Before any bands played, DJ Sl8er and Piper Rose, the dynamic duo behind Titwrench, played a variety of records that could loosely fit into the context of dance music, if you go back just over thirty years, including some Joy Division and Tones On Tail. At one point, Piper, dressed in a sailor suit, got some people on the dance floor to dance on her command -- which was a set of movements more creative than line-dancing.
One thing you can say for a MEN show: the outfit attracts a mixed crowd. There were people from various walks of life who were either fans of JD Samson's old band, Le Tigre or that enjoy music that embodies the spirit of liberation that band stood for. That's the crowd that welcomed Denver's Hideous Men. Ryan McRyhew addressed the issue of the names of both of the bands with a electronically manipulated voice that made everyone laugh.

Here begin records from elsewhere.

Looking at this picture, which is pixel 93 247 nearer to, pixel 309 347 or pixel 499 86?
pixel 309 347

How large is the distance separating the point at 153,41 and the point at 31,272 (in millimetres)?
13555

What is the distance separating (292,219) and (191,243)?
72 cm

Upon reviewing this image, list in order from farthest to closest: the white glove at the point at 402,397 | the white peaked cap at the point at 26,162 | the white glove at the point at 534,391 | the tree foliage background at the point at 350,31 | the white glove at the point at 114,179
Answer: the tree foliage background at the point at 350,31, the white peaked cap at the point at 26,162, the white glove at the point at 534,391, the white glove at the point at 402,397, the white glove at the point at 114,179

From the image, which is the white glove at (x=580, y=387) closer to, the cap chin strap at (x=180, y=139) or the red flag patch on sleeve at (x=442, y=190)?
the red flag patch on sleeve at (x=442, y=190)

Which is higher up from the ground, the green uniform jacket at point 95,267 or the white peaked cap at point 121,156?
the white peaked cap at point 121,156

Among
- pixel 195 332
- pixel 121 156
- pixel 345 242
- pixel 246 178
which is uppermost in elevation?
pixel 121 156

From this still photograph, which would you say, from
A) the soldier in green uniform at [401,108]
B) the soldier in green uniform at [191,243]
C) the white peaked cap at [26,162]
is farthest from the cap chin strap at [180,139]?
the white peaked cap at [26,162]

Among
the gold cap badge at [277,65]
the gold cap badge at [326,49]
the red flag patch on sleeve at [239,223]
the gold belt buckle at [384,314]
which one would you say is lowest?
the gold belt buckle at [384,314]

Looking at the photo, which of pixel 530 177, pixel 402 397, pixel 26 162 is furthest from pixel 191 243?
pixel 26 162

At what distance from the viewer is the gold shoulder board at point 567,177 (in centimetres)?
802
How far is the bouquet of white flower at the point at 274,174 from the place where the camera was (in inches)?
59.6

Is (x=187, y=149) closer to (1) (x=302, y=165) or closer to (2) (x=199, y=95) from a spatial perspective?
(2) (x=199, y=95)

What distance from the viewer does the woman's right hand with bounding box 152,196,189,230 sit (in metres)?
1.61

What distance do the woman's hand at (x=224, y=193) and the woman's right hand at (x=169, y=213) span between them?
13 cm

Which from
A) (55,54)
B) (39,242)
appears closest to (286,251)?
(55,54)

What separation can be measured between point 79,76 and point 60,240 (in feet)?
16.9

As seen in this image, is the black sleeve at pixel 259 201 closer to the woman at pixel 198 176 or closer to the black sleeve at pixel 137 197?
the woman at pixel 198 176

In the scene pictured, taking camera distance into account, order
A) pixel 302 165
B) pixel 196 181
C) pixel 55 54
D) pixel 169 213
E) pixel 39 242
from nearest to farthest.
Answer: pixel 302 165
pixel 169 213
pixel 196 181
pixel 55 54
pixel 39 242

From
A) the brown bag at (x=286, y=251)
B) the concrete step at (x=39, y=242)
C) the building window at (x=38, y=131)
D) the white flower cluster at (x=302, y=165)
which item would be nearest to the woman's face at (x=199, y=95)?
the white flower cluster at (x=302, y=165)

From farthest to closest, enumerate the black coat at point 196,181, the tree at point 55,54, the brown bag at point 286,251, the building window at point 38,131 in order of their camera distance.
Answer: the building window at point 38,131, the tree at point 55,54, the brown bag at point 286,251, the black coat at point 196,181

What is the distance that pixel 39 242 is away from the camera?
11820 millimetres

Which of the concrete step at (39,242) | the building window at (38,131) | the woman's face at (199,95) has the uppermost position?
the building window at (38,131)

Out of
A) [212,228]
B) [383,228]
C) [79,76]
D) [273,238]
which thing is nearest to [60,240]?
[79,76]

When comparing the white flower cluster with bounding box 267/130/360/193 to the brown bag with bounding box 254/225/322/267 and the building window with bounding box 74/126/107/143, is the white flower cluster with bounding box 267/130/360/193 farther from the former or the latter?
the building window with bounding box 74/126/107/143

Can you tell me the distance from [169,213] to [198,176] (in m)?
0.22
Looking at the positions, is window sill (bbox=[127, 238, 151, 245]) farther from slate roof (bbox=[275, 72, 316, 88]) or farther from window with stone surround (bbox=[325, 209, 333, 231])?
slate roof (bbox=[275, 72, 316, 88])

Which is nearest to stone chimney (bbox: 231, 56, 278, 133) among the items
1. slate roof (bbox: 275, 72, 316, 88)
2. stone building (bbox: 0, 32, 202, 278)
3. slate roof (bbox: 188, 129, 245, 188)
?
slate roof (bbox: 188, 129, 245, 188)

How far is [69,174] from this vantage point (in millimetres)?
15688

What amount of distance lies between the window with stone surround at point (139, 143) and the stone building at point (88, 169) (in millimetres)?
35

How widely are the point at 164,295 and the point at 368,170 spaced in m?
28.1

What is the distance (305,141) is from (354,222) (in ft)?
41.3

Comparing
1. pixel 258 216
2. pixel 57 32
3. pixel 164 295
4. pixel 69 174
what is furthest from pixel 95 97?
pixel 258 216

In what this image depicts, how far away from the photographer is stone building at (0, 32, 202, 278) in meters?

Hideous Men's set was made up of mostly older material, but chances are, most of the people at the show didn't know the band's material very well, and those of us who did, sure didn't mind enduring those songs once again. If stuff that draws tons of people to arenas or large clubs can be said to be dance music, Hideous Men is making that sort of thing more relevant for people who prefer a more personal, real, intimate musical experience, mainly because the sound of this duo is incredibly well crafted experimental, electronic pop, and it's done in such a way that it sounds like the two are making it up on the spot.
With a swirl of sounds that could be haphazard in other hands, Hideous Men played songs that drew you in to a vision of a better world where people don't feel the need to exploit others and where everyone realizes their own self-worth -- all while recognizing the psychic pain and anguish you often endures when giving up ideas and lifestyles that are inherently self-destructive and not conducive to your full development. That is, if you listened to the lyrics alone.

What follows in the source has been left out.